CNBC’s Jim Cramer, long known for his bold market calls and unapologetic commentary, delivered a rare moment of self-criticism Thursday night, saying he feels “like a sucker” for having trusted President Trump’s promises about “reciprocal” tariffs.
Cramer, who has consistently described himself as a “fair trader,” not a “free trader,” appeared on CNN’s OutFront with Erin Burnett to break down the fallout from what Trump has branded “Liberation Day”—a sweeping trade offensive that sent markets tumbling and raised tariffs on countries like Vietnam and Cambodia to as high as 49%.
“I feel like a sucker tonight because I am not a free trader… But they screwed it up,” Cramer said.

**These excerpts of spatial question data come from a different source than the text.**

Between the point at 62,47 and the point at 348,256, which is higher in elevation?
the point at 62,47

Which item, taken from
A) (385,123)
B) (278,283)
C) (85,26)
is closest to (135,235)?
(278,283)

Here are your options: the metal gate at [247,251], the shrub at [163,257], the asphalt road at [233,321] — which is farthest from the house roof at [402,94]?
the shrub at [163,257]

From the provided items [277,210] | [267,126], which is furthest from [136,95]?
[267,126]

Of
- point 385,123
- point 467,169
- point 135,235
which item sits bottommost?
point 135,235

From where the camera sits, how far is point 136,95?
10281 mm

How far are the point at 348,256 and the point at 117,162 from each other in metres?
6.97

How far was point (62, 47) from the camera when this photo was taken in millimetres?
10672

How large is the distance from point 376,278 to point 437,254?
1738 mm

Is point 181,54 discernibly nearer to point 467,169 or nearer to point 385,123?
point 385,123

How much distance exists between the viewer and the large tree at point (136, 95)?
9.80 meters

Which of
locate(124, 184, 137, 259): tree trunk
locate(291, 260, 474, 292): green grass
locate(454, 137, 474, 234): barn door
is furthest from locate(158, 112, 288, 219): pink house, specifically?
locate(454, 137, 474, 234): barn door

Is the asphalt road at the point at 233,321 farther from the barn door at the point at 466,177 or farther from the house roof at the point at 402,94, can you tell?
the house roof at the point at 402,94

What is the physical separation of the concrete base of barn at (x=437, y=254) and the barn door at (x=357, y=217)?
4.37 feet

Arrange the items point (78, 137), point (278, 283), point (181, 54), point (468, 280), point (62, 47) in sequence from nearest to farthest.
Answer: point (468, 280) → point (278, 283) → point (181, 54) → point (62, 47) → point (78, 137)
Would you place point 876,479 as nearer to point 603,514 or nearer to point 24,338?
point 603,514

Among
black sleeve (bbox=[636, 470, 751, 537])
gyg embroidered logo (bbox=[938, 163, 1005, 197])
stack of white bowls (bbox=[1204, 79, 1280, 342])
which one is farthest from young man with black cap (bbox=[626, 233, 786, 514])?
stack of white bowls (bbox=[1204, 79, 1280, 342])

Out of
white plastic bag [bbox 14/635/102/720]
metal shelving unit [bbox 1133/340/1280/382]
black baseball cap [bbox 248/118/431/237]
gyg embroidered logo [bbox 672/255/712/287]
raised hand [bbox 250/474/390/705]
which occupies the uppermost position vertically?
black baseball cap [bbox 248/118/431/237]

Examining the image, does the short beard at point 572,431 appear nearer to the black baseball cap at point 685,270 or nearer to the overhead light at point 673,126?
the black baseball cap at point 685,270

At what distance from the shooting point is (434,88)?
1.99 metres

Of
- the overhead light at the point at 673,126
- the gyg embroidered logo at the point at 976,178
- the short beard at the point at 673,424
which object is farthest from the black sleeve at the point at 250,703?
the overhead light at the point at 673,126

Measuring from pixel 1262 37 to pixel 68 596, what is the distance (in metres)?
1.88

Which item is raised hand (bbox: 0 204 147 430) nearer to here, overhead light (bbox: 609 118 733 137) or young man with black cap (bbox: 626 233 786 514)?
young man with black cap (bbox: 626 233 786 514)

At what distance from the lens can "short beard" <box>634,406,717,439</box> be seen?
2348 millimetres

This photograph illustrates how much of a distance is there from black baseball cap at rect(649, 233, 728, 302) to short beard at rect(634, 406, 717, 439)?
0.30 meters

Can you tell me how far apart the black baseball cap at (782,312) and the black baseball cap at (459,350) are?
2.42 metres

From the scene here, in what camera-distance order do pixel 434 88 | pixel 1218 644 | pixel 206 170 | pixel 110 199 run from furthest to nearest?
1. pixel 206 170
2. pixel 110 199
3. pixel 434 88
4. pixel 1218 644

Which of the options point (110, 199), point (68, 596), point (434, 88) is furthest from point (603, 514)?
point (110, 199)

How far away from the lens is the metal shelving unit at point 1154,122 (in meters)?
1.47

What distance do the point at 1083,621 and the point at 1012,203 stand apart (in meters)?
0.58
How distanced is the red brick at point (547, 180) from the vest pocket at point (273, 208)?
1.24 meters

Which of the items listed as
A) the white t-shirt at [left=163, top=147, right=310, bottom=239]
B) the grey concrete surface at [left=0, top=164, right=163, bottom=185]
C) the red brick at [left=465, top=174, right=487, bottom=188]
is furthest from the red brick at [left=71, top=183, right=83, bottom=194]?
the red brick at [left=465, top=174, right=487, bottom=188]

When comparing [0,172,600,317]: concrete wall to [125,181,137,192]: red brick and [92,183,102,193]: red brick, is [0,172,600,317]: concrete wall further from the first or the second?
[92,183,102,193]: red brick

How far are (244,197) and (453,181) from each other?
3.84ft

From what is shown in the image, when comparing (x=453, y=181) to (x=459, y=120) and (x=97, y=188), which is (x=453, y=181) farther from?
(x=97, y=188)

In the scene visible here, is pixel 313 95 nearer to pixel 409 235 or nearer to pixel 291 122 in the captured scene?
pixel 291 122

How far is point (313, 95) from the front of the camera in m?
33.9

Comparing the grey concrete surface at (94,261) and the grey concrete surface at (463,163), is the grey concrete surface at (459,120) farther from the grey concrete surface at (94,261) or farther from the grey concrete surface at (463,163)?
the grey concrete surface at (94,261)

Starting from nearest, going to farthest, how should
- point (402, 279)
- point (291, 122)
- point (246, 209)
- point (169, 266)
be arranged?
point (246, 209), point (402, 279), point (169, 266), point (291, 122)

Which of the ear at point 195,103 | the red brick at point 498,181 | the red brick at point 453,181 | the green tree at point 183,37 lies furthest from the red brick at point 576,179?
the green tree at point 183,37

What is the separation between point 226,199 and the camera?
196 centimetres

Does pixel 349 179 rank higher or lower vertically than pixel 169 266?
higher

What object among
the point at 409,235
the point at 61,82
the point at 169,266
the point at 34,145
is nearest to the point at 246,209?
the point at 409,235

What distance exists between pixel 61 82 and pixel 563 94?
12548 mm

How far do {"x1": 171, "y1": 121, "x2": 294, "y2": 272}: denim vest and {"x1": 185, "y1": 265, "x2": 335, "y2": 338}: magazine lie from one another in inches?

“They did it in a totally ill-advised way. And I was very let down.”
A Personal Miss for Cramer
Cramer had previously been cautiously optimistic about Trump’s tariff philosophy, saying he believed in matching tariffs as a way to rebalance unfair trade. But Wednesday’s erratic and maximalist rollout left even this longtime skeptic of free trade bewildered.
“What I was hoping was that it would be coordinated. You charge us 20%, we charge you 20%. Not this mess,” he said.
Instead, the White House unleashed a barrage of tariffs, including double-digit levies on key U.S. allies, with little clarity on how the percentages were calculated.
Even Cramer’s own CNBC colleague, Steve Liesman, said Trump “straight up lied” about his promise to keep tariffs symmetrical—undermining the administration’s core argument that the new plan was about fairness.
“Liberation Day” Fallout
Cramer’s comments come on the heels of one of the market’s worst two-day stretches in years. The Dow Jones Industrial Average fell over 1,700 points, while the S&P 500 dropped nearly 10% in just 48 hours. Experts blamed the shock of a new 25% tariff on all foreign cars, the dismantling of the de minimis import exemption, and confusing reciprocal rates that hit dozens of countries without warning.
“I really believed in it,” Cramer said. “And what they came up with? Jeez, come on! Have some gumption. Have some math.”
He also admitted the day’s economic chaos undermined what he had said earlier during his own show, where he’d tried to remain optimistic.
“I’m going Mr. Brightside,” he said on Mad Money. “We’ve been talking about how horrible these tariffs would be for ages.”
The Disconnect Between Talk and Policy
The disconnect between Trump’s promises and the actual rollout has left many policy analysts baffled. Cramer’s frustration reflects a broader market concern that “Liberation Day” is less about economic logic and more about political theater.
From tariffs on penguin-inhabited islands to haphazard enforcement timelines, critics say the plan lacks structure, clarity, and coherence—the very things Cramer hoped it would bring.
“I was just as tough, if not tougher, than his people,” Cramer emphasized. “But this? This isn’t what we were promised.”
What’s Next?
With inflation risks rising and major banks like JPMorgan and Morgan Stanley walking back rate-cut expectations, even former Trump allies in the finance world are flashing red.
Cramer’s disillusionment is likely to resonate with conservative investors and traders who had hoped Trump’s tariffs would finally give U.S. workers the edge.
But as Cramer summed it up:
“This is what they came up with? Jeez, come on.”